Let’s say for example you hit the ground running with your 50 million investment and have a contract for luxury packaging in the Perfume sector. You will need to invest 6 to 7 million in new machinery within the first ten years, alongside which you will also have to pay anywhere up to 700 k a year in maintenance costs to keep the machines running and in prime condition. If one element in the process is held up due to a faulty machine for example. This could lead to a breakdown in the supply chain and contracts not being fulfilled.

There has also been a shift recently from only packaging to actually filling the packaging, so for example, a company produces packaging for detergents and then the detergent company places a machine in the same plant to fill the packaging with the detergent. This means that distribution and logistics is streamlined so that products can go direct to the wholesalers direct from the packaging plant.

Research and development is also key in entering the market by producing eco-friendly solutions for the packaging industry. A case in point is a company that designed an Eco tape to be used on their packaging, this meant that the tape can be recycled along with the box instead of having to be removed first. The current trend is for one-stop solutions, clients are more demanding and expect that several different needs are met by one producer. This translates in companies being able to produce multiple products and requires investment in stock management and innovative I.T solutions in software.

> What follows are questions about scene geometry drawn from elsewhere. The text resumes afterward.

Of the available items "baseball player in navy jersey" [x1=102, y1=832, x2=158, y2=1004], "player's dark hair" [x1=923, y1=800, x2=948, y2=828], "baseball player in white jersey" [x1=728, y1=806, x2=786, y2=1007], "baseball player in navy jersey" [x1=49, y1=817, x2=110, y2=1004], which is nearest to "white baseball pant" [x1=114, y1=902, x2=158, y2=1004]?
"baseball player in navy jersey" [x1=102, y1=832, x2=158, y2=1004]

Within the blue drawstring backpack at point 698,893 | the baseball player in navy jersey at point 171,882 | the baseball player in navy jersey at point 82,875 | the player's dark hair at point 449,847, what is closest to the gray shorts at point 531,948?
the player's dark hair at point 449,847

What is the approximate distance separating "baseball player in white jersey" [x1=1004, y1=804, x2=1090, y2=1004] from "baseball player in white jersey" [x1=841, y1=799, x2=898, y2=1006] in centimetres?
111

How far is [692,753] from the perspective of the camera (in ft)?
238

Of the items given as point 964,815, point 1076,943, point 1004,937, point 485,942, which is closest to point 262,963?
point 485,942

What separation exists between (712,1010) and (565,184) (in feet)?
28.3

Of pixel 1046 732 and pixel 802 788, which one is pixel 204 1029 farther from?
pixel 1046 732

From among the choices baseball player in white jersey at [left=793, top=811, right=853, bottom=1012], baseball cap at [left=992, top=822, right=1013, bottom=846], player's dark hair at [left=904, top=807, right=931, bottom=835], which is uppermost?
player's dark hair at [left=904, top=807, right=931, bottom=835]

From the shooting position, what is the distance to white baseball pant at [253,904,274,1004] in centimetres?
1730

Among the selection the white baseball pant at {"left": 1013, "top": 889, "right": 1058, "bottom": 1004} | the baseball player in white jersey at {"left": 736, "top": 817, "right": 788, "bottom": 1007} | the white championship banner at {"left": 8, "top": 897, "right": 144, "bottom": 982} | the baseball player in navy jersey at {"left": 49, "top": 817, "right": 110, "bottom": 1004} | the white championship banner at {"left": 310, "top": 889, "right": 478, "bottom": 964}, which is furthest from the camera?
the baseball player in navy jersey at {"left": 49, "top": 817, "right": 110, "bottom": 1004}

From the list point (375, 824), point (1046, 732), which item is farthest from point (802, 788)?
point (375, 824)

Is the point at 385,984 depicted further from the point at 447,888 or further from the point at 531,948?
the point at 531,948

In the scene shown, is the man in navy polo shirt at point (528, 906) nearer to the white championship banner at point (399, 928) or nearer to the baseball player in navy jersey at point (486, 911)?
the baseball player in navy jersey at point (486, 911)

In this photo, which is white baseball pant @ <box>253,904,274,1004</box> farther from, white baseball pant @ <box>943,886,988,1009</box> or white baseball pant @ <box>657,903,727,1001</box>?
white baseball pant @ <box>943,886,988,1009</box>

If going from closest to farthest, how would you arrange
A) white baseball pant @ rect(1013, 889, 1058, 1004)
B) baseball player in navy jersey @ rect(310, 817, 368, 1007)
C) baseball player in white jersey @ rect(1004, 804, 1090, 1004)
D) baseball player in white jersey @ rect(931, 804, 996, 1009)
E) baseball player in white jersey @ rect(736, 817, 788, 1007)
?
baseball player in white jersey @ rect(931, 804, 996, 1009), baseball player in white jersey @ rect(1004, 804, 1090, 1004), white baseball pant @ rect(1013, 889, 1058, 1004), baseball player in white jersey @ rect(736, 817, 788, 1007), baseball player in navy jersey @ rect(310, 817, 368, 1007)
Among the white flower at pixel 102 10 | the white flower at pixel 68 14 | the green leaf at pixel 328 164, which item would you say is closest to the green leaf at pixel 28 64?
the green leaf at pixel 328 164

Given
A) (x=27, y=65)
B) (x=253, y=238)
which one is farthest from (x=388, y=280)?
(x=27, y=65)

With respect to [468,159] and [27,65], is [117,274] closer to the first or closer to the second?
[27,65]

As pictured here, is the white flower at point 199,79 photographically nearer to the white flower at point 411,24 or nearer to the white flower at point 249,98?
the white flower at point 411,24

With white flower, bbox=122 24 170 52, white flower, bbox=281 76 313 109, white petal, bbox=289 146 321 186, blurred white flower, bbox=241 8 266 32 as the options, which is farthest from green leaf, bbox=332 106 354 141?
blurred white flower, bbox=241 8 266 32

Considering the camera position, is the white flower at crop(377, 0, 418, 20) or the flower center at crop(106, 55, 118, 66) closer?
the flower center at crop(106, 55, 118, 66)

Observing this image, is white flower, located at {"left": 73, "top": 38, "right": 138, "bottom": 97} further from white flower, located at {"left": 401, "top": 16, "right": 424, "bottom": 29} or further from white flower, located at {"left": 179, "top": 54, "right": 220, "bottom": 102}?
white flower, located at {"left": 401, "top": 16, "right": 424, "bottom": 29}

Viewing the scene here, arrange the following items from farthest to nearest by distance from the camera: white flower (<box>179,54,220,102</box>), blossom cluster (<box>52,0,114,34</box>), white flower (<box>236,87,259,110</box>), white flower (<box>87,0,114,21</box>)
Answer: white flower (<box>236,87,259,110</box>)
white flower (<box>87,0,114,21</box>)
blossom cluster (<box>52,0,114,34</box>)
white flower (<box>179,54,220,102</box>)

Another factor to consider is that there is a very direct link between the packaging sector and the Logistics and Transportation sector. To increase profits packaging companies are installing machinery in clients so that for example, when a container with flat-packed packaging arrives at the wholesalers warehouse a machine is in situ to assemble the packaging so that it can be directly shipped to the end client. This saves massive amounts in transportation costs but is also an additional investment in costly machinery and maintenance. A case in point would be if the packaging company had 200 clients, it would need to invest in installing 200 machines in their clients’ installations.

In effect what we can see in this dynamic market is the shift to a whole solution for the packaging industry, companies are focusing on not only the packaging side but also the fulfilment and then shipment of the goods to their final destination. This in turn cuts down on transport and logistics and streamlines the whole production process. All of this requires massive investment in technology and maintenance along with stock management and I.T solutions.

 

Carlo Caria is the leader of the Paper & Packaging Industry Group. We thank him for this conversation and explanation about this sector.